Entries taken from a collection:

━━━━

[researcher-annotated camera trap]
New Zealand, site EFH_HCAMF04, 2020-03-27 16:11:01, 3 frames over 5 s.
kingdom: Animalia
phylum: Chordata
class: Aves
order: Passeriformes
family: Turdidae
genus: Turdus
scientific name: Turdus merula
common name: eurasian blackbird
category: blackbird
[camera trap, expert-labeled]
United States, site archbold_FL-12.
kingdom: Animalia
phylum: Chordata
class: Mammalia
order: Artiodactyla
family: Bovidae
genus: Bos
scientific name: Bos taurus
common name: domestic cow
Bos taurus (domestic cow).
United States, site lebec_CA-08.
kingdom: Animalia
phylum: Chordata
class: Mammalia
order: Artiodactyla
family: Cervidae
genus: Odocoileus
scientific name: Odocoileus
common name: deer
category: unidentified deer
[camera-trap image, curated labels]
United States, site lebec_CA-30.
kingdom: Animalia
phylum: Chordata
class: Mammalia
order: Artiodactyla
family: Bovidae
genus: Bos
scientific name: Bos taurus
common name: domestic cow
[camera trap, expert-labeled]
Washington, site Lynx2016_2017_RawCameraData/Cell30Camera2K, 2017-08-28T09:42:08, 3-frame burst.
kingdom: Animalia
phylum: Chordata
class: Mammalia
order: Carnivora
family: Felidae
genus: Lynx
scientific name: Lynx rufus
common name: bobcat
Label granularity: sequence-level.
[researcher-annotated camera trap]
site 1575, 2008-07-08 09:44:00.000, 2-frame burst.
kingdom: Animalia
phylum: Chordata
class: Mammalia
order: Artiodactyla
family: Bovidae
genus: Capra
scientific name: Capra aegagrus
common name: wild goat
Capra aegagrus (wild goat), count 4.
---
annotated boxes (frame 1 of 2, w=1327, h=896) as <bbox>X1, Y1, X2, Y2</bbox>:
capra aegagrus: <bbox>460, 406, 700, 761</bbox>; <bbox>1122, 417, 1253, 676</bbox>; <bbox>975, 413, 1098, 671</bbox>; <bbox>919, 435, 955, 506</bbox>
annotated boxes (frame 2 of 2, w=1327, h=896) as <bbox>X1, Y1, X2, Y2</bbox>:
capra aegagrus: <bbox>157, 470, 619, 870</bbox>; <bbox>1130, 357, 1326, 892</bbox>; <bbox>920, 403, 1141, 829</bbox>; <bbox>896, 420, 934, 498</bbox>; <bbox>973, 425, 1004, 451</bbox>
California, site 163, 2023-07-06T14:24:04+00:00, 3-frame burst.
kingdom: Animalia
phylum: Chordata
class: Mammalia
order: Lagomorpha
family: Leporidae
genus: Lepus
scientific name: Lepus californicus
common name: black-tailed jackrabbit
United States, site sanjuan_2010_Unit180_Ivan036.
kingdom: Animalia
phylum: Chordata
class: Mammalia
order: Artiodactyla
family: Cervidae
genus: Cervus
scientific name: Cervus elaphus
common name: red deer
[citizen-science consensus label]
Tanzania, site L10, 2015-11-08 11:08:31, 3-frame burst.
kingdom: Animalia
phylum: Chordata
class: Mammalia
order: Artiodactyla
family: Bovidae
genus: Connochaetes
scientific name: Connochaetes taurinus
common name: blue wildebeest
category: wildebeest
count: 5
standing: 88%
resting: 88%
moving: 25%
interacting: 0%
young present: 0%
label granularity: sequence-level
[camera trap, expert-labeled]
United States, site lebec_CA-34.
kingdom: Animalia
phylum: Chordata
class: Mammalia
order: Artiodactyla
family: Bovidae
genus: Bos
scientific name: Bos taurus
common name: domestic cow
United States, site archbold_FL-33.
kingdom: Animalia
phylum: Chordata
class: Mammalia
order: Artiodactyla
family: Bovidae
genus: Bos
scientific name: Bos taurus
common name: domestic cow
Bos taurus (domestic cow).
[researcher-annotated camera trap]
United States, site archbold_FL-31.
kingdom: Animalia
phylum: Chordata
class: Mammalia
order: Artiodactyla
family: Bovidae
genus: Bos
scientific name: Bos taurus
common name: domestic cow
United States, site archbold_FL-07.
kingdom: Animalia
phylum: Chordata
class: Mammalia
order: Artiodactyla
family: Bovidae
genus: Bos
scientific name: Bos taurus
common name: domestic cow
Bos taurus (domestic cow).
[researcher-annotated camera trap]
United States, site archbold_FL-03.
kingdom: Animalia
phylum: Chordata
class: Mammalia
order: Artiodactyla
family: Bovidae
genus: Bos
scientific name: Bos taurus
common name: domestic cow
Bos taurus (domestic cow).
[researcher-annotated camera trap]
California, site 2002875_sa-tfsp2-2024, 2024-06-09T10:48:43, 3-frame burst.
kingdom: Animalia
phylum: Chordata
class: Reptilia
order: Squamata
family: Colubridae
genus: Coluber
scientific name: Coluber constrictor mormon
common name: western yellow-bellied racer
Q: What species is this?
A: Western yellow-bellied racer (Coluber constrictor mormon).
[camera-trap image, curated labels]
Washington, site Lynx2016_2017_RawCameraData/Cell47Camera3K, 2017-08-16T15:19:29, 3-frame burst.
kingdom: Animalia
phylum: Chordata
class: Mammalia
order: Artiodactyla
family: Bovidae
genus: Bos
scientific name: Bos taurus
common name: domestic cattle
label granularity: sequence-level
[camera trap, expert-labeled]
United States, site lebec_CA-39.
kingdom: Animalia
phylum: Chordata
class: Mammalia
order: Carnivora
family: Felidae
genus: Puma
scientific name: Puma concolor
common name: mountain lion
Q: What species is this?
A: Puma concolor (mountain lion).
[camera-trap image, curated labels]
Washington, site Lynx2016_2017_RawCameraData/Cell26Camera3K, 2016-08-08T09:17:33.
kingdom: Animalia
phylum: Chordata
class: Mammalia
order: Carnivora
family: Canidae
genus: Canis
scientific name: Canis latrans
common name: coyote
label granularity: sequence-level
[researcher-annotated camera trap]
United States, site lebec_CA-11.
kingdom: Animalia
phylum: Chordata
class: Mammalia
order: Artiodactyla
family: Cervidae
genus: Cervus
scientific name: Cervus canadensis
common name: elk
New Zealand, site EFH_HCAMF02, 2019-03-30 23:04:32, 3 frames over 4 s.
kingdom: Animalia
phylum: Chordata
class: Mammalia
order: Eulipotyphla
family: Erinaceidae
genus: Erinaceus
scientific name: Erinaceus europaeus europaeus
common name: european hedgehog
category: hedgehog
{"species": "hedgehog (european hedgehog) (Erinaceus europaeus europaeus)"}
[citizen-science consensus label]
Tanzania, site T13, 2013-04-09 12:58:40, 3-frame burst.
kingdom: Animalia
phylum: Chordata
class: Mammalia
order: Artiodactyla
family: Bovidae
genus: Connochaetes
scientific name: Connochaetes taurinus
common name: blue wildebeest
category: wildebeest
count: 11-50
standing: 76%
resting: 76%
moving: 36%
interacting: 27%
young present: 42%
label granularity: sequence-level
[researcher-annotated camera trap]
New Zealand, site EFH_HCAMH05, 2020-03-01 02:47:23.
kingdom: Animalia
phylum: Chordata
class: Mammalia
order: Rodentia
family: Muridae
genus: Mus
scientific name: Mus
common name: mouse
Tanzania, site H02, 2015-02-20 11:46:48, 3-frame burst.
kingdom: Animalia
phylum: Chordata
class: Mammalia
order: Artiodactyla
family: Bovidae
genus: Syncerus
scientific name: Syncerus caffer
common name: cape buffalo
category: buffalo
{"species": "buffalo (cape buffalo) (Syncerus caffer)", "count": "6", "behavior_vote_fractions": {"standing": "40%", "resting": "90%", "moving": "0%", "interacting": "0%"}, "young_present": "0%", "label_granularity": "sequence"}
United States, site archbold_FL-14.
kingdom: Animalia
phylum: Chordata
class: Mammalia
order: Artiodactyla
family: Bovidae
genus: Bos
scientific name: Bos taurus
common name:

━━━━

Each entry above needs to be retyped exactly.

[researcher-annotated camera trap]
New Zealand, site EFH_HCAMF04, 2020-03-27 16:11:01, 3 frames over 5 s.
kingdom: Animalia
phylum: Chordata
class: Aves
order: Passeriformes
family: Turdidae
genus: Turdus
scientific name: Turdus merula
common name: eurasian blackbird
category: blackbird
[camera trap, expert-labeled]
United States, site archbold_FL-12.
kingdom: Animalia
phylum: Chordata
class: Mammalia
order: Artiodactyla
family: Bovidae
genus: Bos
scientific name: Bos taurus
common name: domestic cow
Bos taurus (domestic cow).
United States, site lebec_CA-08.
kingdom: Animalia
phylum: Chordata
class: Mammalia
order: Artiodactyla
family: Cervidae
genus: Odocoileus
scientific name: Odocoileus
common name: deer
category: unidentified deer
[camera-trap image, curated labels]
United States, site lebec_CA-30.
kingdom: Animalia
phylum: Chordata
class: Mammalia
order: Artiodactyla
family: Bovidae
genus: Bos
scientific name: Bos taurus
common name: domestic cow
[camera trap, expert-labeled]
Washington, site Lynx2016_2017_RawCameraData/Cell30Camera2K, 2017-08-28T09:42:08, 3-frame burst.
kingdom: Animalia
phylum: Chordata
class: Mammalia
order: Carnivora
family: Felidae
genus: Lynx
scientific name: Lynx rufus
common name: bobcat
Label granularity: sequence-level.
[researcher-annotated camera trap]
site 1575, 2008-07-08 09:44:00.000, 2-frame burst.
kingdom: Animalia
phylum: Chordata
class: Mammalia
order: Artiodactyla
family: Bovidae
genus: Capra
scientific name: Capra aegagrus
common name: wild goat
Capra aegagrus (wild goat), count 4.
---
annotated boxes (frame 1 of 2, w=1327, h=896) as <bbox>X1, Y1, X2, Y2</bbox>:
capra aegagrus: <bbox>460, 406, 700, 761</bbox>; <bbox>1122, 417, 1253, 676</bbox>; <bbox>975, 413, 1098, 671</bbox>; <bbox>919, 435, 955, 506</bbox>
annotated boxes (frame 2 of 2, w=1327, h=896) as <bbox>X1, Y1, X2, Y2</bbox>:
capra aegagrus: <bbox>157, 470, 619, 870</bbox>; <bbox>1130, 357, 1326, 892</bbox>; <bbox>920, 403, 1141, 829</bbox>; <bbox>896, 420, 934, 498</bbox>; <bbox>973, 425, 1004, 451</bbox>
California, site 163, 2023-07-06T14:24:04+00:00, 3-frame burst.
kingdom: Animalia
phylum: Chordata
class: Mammalia
order: Lagomorpha
family: Leporidae
genus: Lepus
scientific name: Lepus californicus
common name: black-tailed jackrabbit
United States, site sanjuan_2010_Unit180_Ivan036.
kingdom: Animalia
phylum: Chordata
class: Mammalia
order: Artiodactyla
family: Cervidae
genus: Cervus
scientific name: Cervus elaphus
common name: red deer
[citizen-science consensus label]
Tanzania, site L10, 2015-11-08 11:08:31, 3-frame burst.
kingdom: Animalia
phylum: Chordata
class: Mammalia
order: Artiodactyla
family: Bovidae
genus: Connochaetes
scientific name: Connochaetes taurinus
common name: blue wildebeest
category: wildebeest
count: 5
standing: 88%
resting: 88%
moving: 25%
interacting: 0%
young present: 0%
label granularity: sequence-level
[camera trap, expert-labeled]
United States, site lebec_CA-34.
kingdom: Animalia
phylum: Chordata
class: Mammalia
order: Artiodactyla
family: Bovidae
genus: Bos
scientific name: Bos taurus
common name: domestic cow
United States, site archbold_FL-33.
kingdom: Animalia
phylum: Chordata
class: Mammalia
order: Artiodactyla
family: Bovidae
genus: Bos
scientific name: Bos taurus
common name: domestic cow
Bos taurus (domestic cow).
[researcher-annotated camera trap]
United States, site archbold_FL-31.
kingdom: Animalia
phylum: Chordata
class: Mammalia
order: Artiodactyla
family: Bovidae
genus: Bos
scientific name: Bos taurus
common name: domestic cow
United States, site archbold_FL-07.
kingdom: Animalia
phylum: Chordata
class: Mammalia
order: Artiodactyla
family: Bovidae
genus: Bos
scientific name: Bos taurus
common name: domestic cow
Bos taurus (domestic cow).
[researcher-annotated camera trap]
United States, site archbold_FL-03.
kingdom: Animalia
phylum: Chordata
class: Mammalia
order: Artiodactyla
family: Bovidae
genus: Bos
scientific name: Bos taurus
common name: domestic cow
Bos taurus (domestic cow).
[researcher-annotated camera trap]
California, site 2002875_sa-tfsp2-2024, 2024-06-09T10:48:43, 3-frame burst.
kingdom: Animalia
phylum: Chordata
class: Reptilia
order: Squamata
family: Colubridae
genus: Coluber
scientific name: Coluber constrictor mormon
common name: western yellow-bellied racer
Q: What species is this?
A: Western yellow-bellied racer (Coluber constrictor mormon).
[camera-trap image, curated labels]
Washington, site Lynx2016_2017_RawCameraData/Cell47Camera3K, 2017-08-16T15:19:29, 3-frame burst.
kingdom: Animalia
phylum: Chordata
class: Mammalia
order: Artiodactyla
family: Bovidae
genus: Bos
scientific name: Bos taurus
common name: domestic cattle
label granularity: sequence-level
[camera trap, expert-labeled]
United States, site lebec_CA-39.
kingdom: Animalia
phylum: Chordata
class: Mammalia
order: Carnivora
family: Felidae
genus: Puma
scientific name: Puma concolor
common name: mountain lion
Q: What species is this?
A: Puma concolor (mountain lion).
[camera-trap image, curated labels]
Washington, site Lynx2016_2017_RawCameraData/Cell26Camera3K, 2016-08-08T09:17:33.
kingdom: Animalia
phylum: Chordata
class: Mammalia
order: Carnivora
family: Canidae
genus: Canis
scientific name: Canis latrans
common name: coyote
label granularity: sequence-level
[researcher-annotated camera trap]
United States, site lebec_CA-11.
kingdom: Animalia
phylum: Chordata
class: Mammalia
order: Artiodactyla
family: Cervidae
genus: Cervus
scientific name: Cervus canadensis
common name: elk
New Zealand, site EFH_HCAMF02, 2019-03-30 23:04:32, 3 frames over 4 s.
kingdom: Animalia
phylum: Chordata
class: Mammalia
order: Eulipotyphla
family: Erinaceidae
genus: Erinaceus
scientific name: Erinaceus europaeus europaeus
common name: european hedgehog
category: hedgehog
{"species": "hedgehog (european hedgehog) (Erinaceus europaeus europaeus)"}
[citizen-science consensus label]
Tanzania, site T13, 2013-04-09 12:58:40, 3-frame burst.
kingdom: Animalia
phylum: Chordata
class: Mammalia
order: Artiodactyla
family: Bovidae
genus: Connochaetes
scientific name: Connochaetes taurinus
common name: blue wildebeest
category: wildebeest
count: 11-50
standing: 76%
resting: 76%
moving: 36%
interacting: 27%
young present: 42%
label granularity: sequence-level
[researcher-annotated camera trap]
New Zealand, site EFH_HCAMH05, 2020-03-01 02:47:23.
kingdom: Animalia
phylum: Chordata
class: Mammalia
order: Rodentia
family: Muridae
genus: Mus
scientific name: Mus
common name: mouse
Tanzania, site H02, 2015-02-20 11:46:48, 3-frame burst.
kingdom: Animalia
phylum: Chordata
class: Mammalia
order: Artiodactyla
family: Bovidae
genus: Syncerus
scientific name: Syncerus caffer
common name: cape buffalo
category: buffalo
{"species": "buffalo (cape buffalo) (Syncerus caffer)", "count": "6", "behavior_vote_fractions": {"standing": "40%", "resting": "90%", "moving": "0%", "interacting": "0%"}, "young_present": "0%", "label_granularity": "sequence"}
United States, site archbold_FL-14.
kingdom: Animalia
phylum: Chordata
class: Mammalia
order: Artiodactyla
family: Bovidae
genus: Bos
scientific name: Bos taurus
common name:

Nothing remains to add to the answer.